#### READING TEXT ####

Overview

ROSE applications create and manipulate EXPRESS-defined data as C++ objects. This section describes the C++ classes for different EXPRESS types, show how to create and delete objects, how to get and put values using EXPRESS data dictionary calls Finally, we discuss helper objects, called managers, that hold auxiliary information.

EXPRESS-defined C++ Objects

EXPRESS-defined data is managed in memory as instances of the RoseObject class. Subclasses handle each kind of definitions. The RoseStructure class handles ENTITY data, RoseUnion handles SELECT types, and RoseAggregate handles the different List, Set, and Bag types.

Objects that are owned by a RoseDesign are considered persistent and will be written to secondary storage when the design is saved. An object may belong to at most one design at any given time. The RoseObject::design() function returns the owner of an object. You can also use RoseObject::isPersistent() to test if an object has an owner.

RoseObject * obj;

if (obj-> isPersistent())    { /* obj is persistent */ }
if (obj-> design() != 0)     { /* obj is persistent */ }

Every object has an EXPRESS schema definition, called its domain. The domain() function gives the domain for an object and the ROSE_DOMAIN() macro gives the domain for a class. This is discussed in detail in EXPRESS Data Dictionary.

RoseObject * obj;
RoseObject * tmp;
RoseDomain * dom = obj->domain(); /* data dictionary def */
RoseCursor objs;

objs.traverse(obj->design());      /* look at design that owns obj */
objs.domain(ROSE_DOMAIN(Point));   /* look at all Point objects */

while ((tmp=objs.next()) != 0) {
    /* tmp contains a Point object */
}

Each data object is also associated with C++ runtime type information, called its rosetype. This is discussed in detail in C++ Type Information. The ROSE_TYPE() macro returns the C++ runtime type information for a generated C++ class.

Entity Classes

Each EXPRESS ENTITY is a subclass of the RoseStructure C++ class. The C++ inheritance following the EXPRESS as closely as possible, with root entities as an immediate subclass of RoseStructure. If an entity has multiple supertypes, the C++ class has multiple superclasses. The C++ classes use virtual base classes to accommodate multiple inheritance.

####

▸ JOBS
A) Using the ROSE overview, say whether each statement agrees with it, answering yes or no and quoting the words that decide it: (i) an object can belong to more than one design at a time; (ii) RoseUnion handles SELECT types; (iii) root entities are immediate subclasses of RoseStructure.
B) Please write the next part of the ROSE overview, picking up after its final sentence about virtual base classes.
The rows play no part in this.

#### EXTRACTED INFORMATION ####

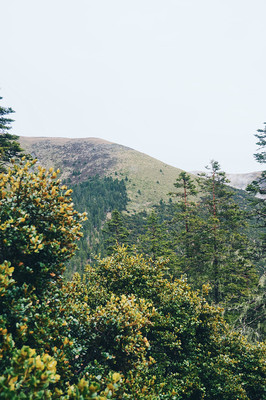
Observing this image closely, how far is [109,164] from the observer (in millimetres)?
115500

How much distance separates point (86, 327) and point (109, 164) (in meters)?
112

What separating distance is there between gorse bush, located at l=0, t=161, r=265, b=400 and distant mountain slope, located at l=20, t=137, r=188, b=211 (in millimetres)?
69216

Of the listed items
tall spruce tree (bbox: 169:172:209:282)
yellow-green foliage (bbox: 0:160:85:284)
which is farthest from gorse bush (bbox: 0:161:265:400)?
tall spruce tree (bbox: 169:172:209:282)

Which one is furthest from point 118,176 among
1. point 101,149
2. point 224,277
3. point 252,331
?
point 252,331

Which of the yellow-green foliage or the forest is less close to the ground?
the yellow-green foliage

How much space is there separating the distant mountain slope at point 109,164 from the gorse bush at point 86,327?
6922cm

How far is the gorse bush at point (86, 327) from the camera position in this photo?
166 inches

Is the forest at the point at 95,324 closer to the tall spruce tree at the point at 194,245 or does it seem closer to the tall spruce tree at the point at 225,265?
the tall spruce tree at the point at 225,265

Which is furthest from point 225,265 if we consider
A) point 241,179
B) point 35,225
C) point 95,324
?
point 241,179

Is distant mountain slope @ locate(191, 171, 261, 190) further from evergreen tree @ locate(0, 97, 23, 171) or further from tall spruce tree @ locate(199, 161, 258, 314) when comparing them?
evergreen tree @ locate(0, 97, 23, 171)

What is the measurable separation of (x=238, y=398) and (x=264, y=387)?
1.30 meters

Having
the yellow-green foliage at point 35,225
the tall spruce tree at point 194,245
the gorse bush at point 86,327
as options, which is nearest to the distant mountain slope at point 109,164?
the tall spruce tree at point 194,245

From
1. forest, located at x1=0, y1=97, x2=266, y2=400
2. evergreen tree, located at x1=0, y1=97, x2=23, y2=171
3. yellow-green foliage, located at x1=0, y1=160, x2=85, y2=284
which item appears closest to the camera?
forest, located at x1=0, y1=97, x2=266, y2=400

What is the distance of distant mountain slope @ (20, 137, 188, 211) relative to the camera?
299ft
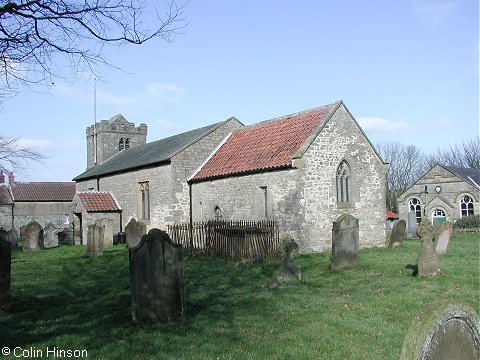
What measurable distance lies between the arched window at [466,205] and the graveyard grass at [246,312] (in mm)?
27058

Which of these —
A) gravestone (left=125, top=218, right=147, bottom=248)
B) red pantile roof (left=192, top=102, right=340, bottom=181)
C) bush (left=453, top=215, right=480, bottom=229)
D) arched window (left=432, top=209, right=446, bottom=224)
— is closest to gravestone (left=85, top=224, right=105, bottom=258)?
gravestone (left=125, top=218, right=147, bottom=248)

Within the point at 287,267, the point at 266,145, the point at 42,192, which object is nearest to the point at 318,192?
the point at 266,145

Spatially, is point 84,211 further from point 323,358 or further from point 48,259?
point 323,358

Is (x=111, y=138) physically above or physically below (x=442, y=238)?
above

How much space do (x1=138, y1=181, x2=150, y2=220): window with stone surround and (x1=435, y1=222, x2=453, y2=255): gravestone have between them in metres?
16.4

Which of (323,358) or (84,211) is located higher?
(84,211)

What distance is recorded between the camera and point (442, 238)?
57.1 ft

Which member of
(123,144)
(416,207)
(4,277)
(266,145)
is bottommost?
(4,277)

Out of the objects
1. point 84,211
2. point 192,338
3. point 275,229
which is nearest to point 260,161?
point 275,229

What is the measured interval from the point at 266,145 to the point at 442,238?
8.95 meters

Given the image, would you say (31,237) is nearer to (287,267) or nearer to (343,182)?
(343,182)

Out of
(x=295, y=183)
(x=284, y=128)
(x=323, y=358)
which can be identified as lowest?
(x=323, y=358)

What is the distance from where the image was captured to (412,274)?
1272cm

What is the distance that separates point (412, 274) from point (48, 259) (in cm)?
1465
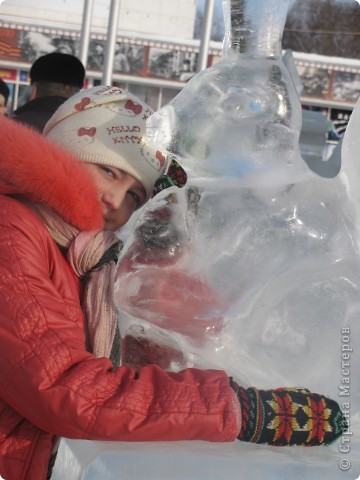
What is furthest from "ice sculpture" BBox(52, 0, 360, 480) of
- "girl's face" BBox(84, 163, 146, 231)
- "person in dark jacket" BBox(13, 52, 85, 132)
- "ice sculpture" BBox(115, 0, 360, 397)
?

####

▸ OUTPUTS IN ORDER
A)
(i) No: "An object may belong to at most one design at any given time."
(ii) Yes: "RoseUnion handles SELECT types"
(iii) Yes: "with root entities as an immediate subclass of RoseStructure"

B)
Each class has get and put functions for each of its normal stored attributes. Handling of attribute types and values is discussed below. Functions for DERIVE and INVERSE attributes are not generated, nor are WHERE or UNIQUE clauses.

-- EXPRESS definition 
ENTITY Point;
    x : REAL;
    y : REAL;
END_ENTITY;

// C++ generated code
class Point : virtual public RoseStructure {

    /* Attribute get/put functions */
    double x();
    void x (double ax);


    double y();
    void y (double ay);

    Point ();	    /* Default constructor */
};

The default constructor for each class. This constructor sets each object and string attribute to null, integer and reals to zero, booleans and logicals to false.

Consult Entity Classes for more information on the access and update functions for entity types.

EXPRESS AND/OR entity types are handled as C++ classes that inherit from each of the multiple types in the complex entity. They have no new attributes, and are specified in the working set files as described by Working Sets and Best-Fit Classes.

Attribute Types and Values

Get and put functions use the following C++ types for passing values. Attributes with an ENTITY, SELECT, or aggregate type use a pointer to a previously created data object. The EXPRESS simple types (integer, real, boolean, enums, and strings) are all copied into their attribute.

Each data type also has a NULL value defined that will be written to a Part 21 file as the no value symbol $. The null value for objects and strings is just a NULL pointer.

EXPRESSC++
INTEGERint
NUMBERdouble
REALdouble
 
BOOLEANRoseBoolean
LOGICALRoseLogical
 
STRINGRoseSTR (typedef char*)
BINARYRoseBinarySTR (typedef char*)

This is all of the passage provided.